Thanks all. The PR is merged.

For this discuss post, there is one item remaining. Should we add a TFLite AutoTVM tutorial (or append the existing TFLite compilation tutorial - https://docs.tvm.ai/tutorials/frontend/from_tflite.html#sphx-glr-tutorials-frontend-from-tflite-py to make it use the changes made in above PR?

There are 2 action items

Use ConvertLayout to go to NCHW, so that AlterOpLayout can convert to NCHWc.
Add an autotvm util function on the lines of autotvm.remove_template(tasks, template_name) that gives TVM user some control of config options.

@FrozenGene let us know what you think about this.

kevinthesun · April 15, 2020, 10:01pm

@anijain2305 @FrozenGene Do we have any comparison between conv2d_spatial_pack_nhwc VS conv2d_spatial_pack_nchw for arm? One potential issue for current conv2d_spatial_pack_nhwc and conv2d_spatial_pack_nchw schedule is that, to achieve prefetch and register tiling friendly, we need to pack/unpack data layout internally in topi compute, which causes quite a lot overheads. This means if we just keep NCHW or NHWC layout in relay level, we can’t avoid these overheads. That is why we proposed NCHWc layout for x86 and use graph tuner to reduce layout transformation.

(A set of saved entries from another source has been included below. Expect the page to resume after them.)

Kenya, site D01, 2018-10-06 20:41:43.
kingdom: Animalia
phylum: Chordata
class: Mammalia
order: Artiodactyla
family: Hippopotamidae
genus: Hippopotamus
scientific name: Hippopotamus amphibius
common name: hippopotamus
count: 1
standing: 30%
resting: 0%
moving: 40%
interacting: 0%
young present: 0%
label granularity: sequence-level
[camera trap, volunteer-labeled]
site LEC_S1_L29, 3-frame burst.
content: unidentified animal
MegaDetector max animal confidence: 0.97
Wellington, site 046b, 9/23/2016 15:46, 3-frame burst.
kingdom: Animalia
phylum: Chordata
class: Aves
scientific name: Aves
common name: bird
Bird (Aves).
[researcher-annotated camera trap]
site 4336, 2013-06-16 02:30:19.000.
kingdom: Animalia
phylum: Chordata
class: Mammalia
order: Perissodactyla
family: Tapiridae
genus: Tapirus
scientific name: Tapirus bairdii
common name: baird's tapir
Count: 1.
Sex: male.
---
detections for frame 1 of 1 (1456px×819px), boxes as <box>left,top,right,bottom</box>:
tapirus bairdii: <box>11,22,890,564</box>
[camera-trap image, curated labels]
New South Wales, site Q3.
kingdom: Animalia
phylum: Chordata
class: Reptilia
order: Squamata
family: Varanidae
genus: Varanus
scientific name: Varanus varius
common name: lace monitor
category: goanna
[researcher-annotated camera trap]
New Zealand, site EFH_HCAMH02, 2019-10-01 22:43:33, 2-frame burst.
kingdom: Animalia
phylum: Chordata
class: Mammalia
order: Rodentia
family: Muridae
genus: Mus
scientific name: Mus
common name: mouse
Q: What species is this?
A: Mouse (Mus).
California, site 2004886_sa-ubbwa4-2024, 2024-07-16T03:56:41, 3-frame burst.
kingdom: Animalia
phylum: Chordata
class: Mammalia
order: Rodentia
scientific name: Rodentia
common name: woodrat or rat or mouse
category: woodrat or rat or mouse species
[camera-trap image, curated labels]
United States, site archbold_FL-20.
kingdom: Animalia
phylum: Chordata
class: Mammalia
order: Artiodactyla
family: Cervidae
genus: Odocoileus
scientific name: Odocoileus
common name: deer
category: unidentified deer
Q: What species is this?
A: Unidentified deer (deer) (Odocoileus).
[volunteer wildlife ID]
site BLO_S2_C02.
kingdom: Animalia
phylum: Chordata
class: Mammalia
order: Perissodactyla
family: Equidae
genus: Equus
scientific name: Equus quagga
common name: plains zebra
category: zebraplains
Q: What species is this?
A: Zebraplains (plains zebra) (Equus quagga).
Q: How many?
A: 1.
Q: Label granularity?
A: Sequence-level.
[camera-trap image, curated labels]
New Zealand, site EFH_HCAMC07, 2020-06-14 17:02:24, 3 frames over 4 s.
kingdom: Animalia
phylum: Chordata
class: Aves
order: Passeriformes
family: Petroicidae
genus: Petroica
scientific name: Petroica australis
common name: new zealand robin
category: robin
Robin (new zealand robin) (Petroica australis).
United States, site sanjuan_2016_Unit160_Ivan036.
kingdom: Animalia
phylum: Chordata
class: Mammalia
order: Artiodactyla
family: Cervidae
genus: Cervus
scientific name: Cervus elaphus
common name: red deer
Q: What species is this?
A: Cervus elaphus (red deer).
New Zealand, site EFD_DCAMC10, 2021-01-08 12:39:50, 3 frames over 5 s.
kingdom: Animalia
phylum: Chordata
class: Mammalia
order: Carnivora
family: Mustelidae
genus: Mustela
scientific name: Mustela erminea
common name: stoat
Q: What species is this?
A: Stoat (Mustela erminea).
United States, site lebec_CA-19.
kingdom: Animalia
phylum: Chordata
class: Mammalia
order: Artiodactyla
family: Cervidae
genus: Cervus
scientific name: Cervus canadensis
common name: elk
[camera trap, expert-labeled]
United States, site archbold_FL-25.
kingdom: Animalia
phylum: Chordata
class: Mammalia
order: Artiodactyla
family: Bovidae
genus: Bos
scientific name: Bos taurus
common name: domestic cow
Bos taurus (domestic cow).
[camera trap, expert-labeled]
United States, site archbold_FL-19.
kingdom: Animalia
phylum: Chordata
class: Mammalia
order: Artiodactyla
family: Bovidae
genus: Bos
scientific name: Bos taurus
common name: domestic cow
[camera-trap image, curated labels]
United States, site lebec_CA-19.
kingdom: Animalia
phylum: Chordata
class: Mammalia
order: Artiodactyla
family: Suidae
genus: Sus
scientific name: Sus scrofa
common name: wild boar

I agree we need to further improve CoverLayout pass to support more operators. However, if we can already get performance improve using ConverLayout + NCHWc schedule, it’s still worthy to recommend, or at least mention this in the tutorial.

kindlehe · April 16, 2020, 3:03am

@anijain2305

The schedules comparison looks great.

Could we get the tutorials or scripts to reproduce the results reported here?

I see the commited code, but its usage is a little difficult for users who wants to apply tvm’s newest features.

FrozenGene · April 16, 2020, 3:59am

I prefer creating another one tutorial. from_tflite should be like other frontend tutorial, which is just to show how to import model into tvm and run.

I prefer adding one util function so that users could choose it by themselves unless we find this should be the base and won’t consider other options.

FrozenGene · April 16, 2020, 4:11am

I have searched the data from my computer everywhere. However I only find one quantized data performance I could publish.

The spatial pack is NCHW layout (lack of NHWC). TVM tensorize is NHWC layout. I am sorry I lost the data of spatial pack of NHWC. Spatial pack of FP32 (NHWC) I remember it perform better than NCHW. NCHWc should not be collected.

anijain2305 · April 16, 2020, 5:32am

I understand. Will try to get this in some kind of tutorial if possible. If that takes too much time, I will share a script to get you started.

anijain2305 · April 16, 2020, 5:34am

Sorry, I did not understand this. Current tutorial - https://docs.tvm.ai/tutorials/frontend/from_tflite.html#sphx-glr-tutorials-frontend-from-tflite-py - shows how to import a TFLite model and compile and execute.

If I understand correctly, you are suggesting to write a new tutorial from scratch that shows how to run AutoTVM on TFlite models, right?

FrozenGene · April 16, 2020, 5:54am

Yes. Your understanding is correctly. Current TFLite tutorial should just show how to import/compiler/execute like other frontend tutorial.

kevinthesun · April 16, 2020, 6:08am

One possible way to organize the tutorial is that we add notes into “Compile tflite model” to guide user to read corresponding autotvm tutorial for optimization. One example is deploy ssd models tutorial. It contains a note section indicating where to go for optimization. For optimization, we can add a tflite model into “Auto-tuning a convolutional network for ARM CPU” tutorial, and show how to use ConvertLayout + NCHWc to get more performance. Does this sound reasonable?

anijain2305 · April 16, 2020, 6:25am

Ok, I will spend some time writing a new tutorial - Autotuning a TFLite model for ARM.

I will run Auto-tvm with FP32 NHWC schedule. We can then compare ARM NCHW, ARM NHWC and Intel NCHWc, and decide if we want ConvertLayout in the tutorial.

In either case, in the tutorial we can discuss about all the possible options for the data layouts. And define what we can expect. I will try to keep all the options open - ARM NHWC, ARM NCHW and Intel NCHWc in the tutorial.